Uma bem vinda, porém nem sempre aceita integração entre os ritmos de bailão e fandango começa a ganhar corpo em entidades tradicionalistas da Região Metropolitana de Porto Alegre: a união entre grupos de música regional e de bandinhas. No dia 7 de junho, o CTG Pousada da Figueira, de Porto Alegre, exemplo de inclusão e sustentabilidade, promove baile com o Musical JM (do hit ‘Pegando ônibus’) e o Tchê Guri.

A integração entre os estilos também está prevista para 1º agosto na Sociedade Gaúcha de Lomba Grande, em Novo Hamburgo, com Rainha Musical, Os Monarcas, Porto do Som e João Luiz Corrêa, grupos que, juntos, somam 200 anos de história.

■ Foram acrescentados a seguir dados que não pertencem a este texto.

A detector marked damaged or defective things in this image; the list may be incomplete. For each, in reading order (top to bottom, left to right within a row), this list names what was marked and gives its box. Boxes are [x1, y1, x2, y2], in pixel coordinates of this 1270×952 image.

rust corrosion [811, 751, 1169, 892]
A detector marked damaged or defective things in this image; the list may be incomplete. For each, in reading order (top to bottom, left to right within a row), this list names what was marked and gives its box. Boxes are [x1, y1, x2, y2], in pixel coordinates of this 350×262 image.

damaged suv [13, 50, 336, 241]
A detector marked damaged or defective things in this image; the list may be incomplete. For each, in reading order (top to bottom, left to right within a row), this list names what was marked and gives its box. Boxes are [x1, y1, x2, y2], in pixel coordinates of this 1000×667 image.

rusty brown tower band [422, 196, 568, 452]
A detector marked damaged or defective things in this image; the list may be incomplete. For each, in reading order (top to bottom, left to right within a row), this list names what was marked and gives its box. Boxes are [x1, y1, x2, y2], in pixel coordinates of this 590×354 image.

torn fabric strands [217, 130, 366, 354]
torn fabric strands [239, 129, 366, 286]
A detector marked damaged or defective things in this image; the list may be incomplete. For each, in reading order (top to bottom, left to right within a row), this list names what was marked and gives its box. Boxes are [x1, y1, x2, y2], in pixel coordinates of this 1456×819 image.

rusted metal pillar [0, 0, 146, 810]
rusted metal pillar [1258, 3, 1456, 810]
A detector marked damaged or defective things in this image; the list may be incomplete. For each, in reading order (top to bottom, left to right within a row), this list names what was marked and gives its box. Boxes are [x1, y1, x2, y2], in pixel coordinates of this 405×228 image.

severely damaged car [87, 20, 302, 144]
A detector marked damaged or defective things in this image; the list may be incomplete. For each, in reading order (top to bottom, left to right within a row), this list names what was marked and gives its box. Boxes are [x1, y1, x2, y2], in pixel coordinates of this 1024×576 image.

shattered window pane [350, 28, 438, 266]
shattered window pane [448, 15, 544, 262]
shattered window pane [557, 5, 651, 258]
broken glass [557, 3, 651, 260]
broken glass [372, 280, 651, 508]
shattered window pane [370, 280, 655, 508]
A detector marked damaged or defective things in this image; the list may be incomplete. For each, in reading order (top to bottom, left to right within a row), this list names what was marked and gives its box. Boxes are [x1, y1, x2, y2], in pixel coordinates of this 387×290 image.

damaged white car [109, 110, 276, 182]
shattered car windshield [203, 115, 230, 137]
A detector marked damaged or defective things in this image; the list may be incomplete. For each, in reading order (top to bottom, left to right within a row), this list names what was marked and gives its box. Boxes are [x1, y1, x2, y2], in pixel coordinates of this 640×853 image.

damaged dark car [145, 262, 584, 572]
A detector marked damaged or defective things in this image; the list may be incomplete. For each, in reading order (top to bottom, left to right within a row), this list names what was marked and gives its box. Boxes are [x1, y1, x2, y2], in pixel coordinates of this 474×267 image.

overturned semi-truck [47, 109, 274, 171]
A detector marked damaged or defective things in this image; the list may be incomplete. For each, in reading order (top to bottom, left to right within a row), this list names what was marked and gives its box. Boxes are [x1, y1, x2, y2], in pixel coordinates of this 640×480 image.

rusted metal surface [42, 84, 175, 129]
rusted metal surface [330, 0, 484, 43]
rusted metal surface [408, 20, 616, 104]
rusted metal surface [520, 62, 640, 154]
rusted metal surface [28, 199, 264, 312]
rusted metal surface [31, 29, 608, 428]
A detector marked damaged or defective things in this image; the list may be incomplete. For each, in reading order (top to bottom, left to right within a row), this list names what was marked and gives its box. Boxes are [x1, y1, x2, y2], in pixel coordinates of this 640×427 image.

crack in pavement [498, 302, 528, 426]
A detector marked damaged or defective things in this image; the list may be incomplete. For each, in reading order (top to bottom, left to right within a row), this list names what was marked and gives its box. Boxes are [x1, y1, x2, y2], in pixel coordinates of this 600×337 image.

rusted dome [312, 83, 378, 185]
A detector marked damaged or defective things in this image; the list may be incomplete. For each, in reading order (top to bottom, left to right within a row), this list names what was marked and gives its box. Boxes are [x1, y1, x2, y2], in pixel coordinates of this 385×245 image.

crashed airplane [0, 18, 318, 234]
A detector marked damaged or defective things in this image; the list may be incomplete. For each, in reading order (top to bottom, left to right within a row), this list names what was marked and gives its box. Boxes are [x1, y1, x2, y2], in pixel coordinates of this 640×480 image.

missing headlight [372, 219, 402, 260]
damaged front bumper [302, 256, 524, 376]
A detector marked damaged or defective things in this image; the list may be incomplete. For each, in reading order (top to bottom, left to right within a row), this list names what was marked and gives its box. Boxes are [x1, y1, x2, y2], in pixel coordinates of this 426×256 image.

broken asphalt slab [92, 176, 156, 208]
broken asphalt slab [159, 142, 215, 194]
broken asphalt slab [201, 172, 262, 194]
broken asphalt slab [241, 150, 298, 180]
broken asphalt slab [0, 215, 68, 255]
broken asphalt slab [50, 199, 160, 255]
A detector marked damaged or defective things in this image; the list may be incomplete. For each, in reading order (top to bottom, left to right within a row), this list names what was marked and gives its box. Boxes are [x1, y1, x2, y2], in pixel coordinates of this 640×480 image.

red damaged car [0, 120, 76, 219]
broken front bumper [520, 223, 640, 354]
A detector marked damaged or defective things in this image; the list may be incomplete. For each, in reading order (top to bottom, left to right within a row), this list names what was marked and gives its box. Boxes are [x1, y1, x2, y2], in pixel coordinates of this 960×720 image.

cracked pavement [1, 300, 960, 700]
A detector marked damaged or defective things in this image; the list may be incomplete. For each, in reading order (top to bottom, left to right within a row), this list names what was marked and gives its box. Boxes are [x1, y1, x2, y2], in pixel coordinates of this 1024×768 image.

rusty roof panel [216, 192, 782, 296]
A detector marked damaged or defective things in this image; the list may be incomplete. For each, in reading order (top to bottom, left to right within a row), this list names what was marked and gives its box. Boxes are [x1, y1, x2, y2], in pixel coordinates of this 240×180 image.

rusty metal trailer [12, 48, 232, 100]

Queremos trazer para o galpão quem não conhece a cultura gaúcha e a entidade. Nossos alunos dos cursos de fandango estarão pilchados para mostrar ao público do “bailão” a riqueza da nossa cultura. Assim, queremos trazer mais pessoas pra dentro do CTG. Nossos galpões sempre estiveram de portas fechadas para este público, e nós temos que resgatar”, explica o patrão João Guterres.
Punição do MTG
O presidente Manoelito Savaris anunciou “procedimentos regulamentares” aos CTGs que executarem música não tradicional nos galpões. O procedimento regulamentar, segundo padrões do MTG, significa responder por processo ético.
A favor
“O mesmo povo que vai no fandango gaúcho, vai no bailão. Todos gostamos de bandinha, as bandas são mais antigas que os grupos gaúchos. E tocam nossas músicas nos bailes deles. Temos que ter respeito, não é esse o caminho. Não podemos proibir e querer separar radicalmente as culturas”, critica João Luiz. Para ele, o posicionamento do MTG pode provocar rejeição dos adeptos do bailão em relação aos CTGs.